练习
逐字摘录RefineDet训练脚本解析一文中从“# 512/64: 8”到“1, 2, lr_mult=lr_mult)”的内容。

给定文本
——————————
目标检测-RefineDet训练脚本解析

个人微信公众号:AI研习图书馆,欢迎关注~

深度学习知识及资源分享,学习交流,共同进步~

Refinedet算法系列-相关链接

  1. 论文地址
  2. 项目地址
  3. Refinedet文章翻译
  4. Refinedet训练代码解析
  5. Refinedet网络结构解析
  6. 目标检测-RefineDet实现详细步骤
  7. Refinedet论文总结

RefineDet系列-训练脚本解析

RefineDet的相关原理介绍已经在之前的博客中做了介绍:
这里主要就所用到的训练脚本中做一些分析,这里选用的网络是VGG16作为基础训练网络,相关训练脚本的参数解释如下

'''
所用文件位于:RefineDet-master\examples\refinedet\VGG16_VOC2007_512.py
'''

# Add extra layers on top of a "base" network (e.g. VGGNet or ResNet).
# AddExtraLayers函数是网络结构构造中比较重要的函数,主要实现的就是论文中的
# transfer connection block (TCB)部分,也就是类似FPN算法的特征融合操作。
def AddExtraLayers(net, use_batchnorm=True, arm_source_layers=[], normalizations=[], lr_mult=1):
    use_relu = True

    # Add additional convolutional layers.
	# 添加论文中所说的后面几层卷积
    # 512/32: 16 x 16
    from_layer = net.keys()[-1]

    # 512/64: 8 x 8
    out_layer = "conv6_1"
    ConvBNLayer(net, from_layer, out_layer, use_batchnorm, use_relu, 256, 1, 0, 1, lr_mult=lr_mult)

    from_layer = out_layer
    out_layer = "conv6_2"
    ConvBNLayer(net, from_layer, out_layer, use_batchnorm, use_relu, 512, 3, 1, 2, lr_mult=lr_mult)
	
	# 按照指定的ARM特征图构建FPN网络结构
    arm_source_layers.reverse()  # ARM模块的特征图来源层
    normalizations.reverse()
    num_p = 6
    for index, layer in enumerate(arm_source_layers):
        out_layer = layer
		# 对conv4_3与conv5_3层归一化操作,scale分别为10与8
		# 文中讲到这两个层由于之前层的特征差异,这里对其归一化,并且不断学习scale
        if normalizations:
            if normalizations[index] != -1:
                norm_name = "{}_norm".format(layer)
                net[norm_name] = L.Normalize(net[layer], scale_filler=dict(type="constant", value=normalizations[index]),
                    across_spatial=False, channel_shared=False)
                out_layer = norm_name
                arm_source_layers[index] = norm_name
        from_layer = out_layer
        out_layer = "TL{}_{}".format(num_p, 1)
        ConvBNLayer(net, from_layer, out_layer, use_batchnorm, use_relu, 256, 3, 1, 1, lr_mult=lr_mult)

        if num_p == 6:  # 网络的最后一个TCB模块,没有后面的输入
            from_layer = out_layer
            out_layer = "TL{}_{}".format(num_p, 2)
            ConvBNLayer(net, from_layer, out_layer, use_batchnorm, use_relu, 256, 3, 1, 1, lr_mult=lr_mult)

            from_layer = out_layer
            out_layer = "P{}".format(num_p)
            ConvBNLayer(net, from_layer, out_layer, use_batchnorm, use_relu, 256, 3, 1, 1, lr_mult=lr_mult)
        else:  # 其它TCB模块的创建
            from_layer = out_layer
            out_layer = "TL{}_{}".format(num_p, 2)
——————————
已存条目

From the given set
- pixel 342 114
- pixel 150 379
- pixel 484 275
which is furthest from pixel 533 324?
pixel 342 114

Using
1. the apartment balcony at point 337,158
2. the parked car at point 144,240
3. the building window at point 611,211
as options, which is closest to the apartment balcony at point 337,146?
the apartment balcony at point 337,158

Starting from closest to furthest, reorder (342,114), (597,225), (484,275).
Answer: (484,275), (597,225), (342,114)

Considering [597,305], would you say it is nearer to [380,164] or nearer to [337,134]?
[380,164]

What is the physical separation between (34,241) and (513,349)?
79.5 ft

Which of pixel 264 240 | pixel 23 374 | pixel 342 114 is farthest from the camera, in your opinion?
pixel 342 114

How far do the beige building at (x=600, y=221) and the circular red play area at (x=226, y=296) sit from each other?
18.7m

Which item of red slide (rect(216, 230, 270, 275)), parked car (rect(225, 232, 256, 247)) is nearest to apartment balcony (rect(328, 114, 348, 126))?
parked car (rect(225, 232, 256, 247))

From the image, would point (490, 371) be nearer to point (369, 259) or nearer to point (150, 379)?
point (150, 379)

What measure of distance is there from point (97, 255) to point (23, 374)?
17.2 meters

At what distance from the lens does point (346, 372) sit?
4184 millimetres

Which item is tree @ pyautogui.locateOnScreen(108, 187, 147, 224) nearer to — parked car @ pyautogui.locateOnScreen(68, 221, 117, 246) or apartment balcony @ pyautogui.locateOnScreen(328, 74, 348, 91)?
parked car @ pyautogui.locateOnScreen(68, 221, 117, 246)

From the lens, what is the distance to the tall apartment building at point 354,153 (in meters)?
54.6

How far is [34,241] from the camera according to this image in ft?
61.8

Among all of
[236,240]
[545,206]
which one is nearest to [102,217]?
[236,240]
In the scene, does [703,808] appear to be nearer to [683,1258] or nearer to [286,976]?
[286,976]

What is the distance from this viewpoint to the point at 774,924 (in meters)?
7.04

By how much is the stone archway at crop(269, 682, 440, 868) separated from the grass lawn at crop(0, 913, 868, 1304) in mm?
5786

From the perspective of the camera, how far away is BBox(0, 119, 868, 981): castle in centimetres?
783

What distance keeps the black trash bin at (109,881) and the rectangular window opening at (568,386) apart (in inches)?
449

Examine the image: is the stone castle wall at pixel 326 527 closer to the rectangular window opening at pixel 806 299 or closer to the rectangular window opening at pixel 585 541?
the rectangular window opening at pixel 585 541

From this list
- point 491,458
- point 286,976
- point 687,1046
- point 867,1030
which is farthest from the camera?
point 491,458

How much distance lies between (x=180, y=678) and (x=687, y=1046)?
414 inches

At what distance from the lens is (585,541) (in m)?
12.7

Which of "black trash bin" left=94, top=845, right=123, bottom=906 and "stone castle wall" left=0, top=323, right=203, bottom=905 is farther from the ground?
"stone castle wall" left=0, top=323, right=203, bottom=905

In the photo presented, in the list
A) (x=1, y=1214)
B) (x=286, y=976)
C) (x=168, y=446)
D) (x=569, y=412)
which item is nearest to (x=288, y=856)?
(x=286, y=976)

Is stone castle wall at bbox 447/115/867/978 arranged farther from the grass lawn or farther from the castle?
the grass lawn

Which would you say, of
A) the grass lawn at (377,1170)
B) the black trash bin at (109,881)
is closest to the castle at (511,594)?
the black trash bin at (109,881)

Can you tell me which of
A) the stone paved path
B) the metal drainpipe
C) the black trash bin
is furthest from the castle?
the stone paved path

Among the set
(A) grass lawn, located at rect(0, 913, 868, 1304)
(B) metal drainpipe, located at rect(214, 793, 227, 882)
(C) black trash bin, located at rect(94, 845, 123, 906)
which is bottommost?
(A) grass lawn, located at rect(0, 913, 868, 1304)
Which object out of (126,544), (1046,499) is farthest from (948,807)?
——————————
预期输出
# 512/64: 8 x 8
    out_layer = "conv6_1"
    ConvBNLayer(net, from_layer, out_layer, use_batchnorm, use_relu, 256, 1, 0, 1, lr_mult=lr_mult)

    from_layer = out_layer
    out_layer = "conv6_2"
    ConvBNLayer(net, from_layer, out_layer, use_batchnorm, use_relu, 512, 3, 1, 2, lr_mult=lr_mult)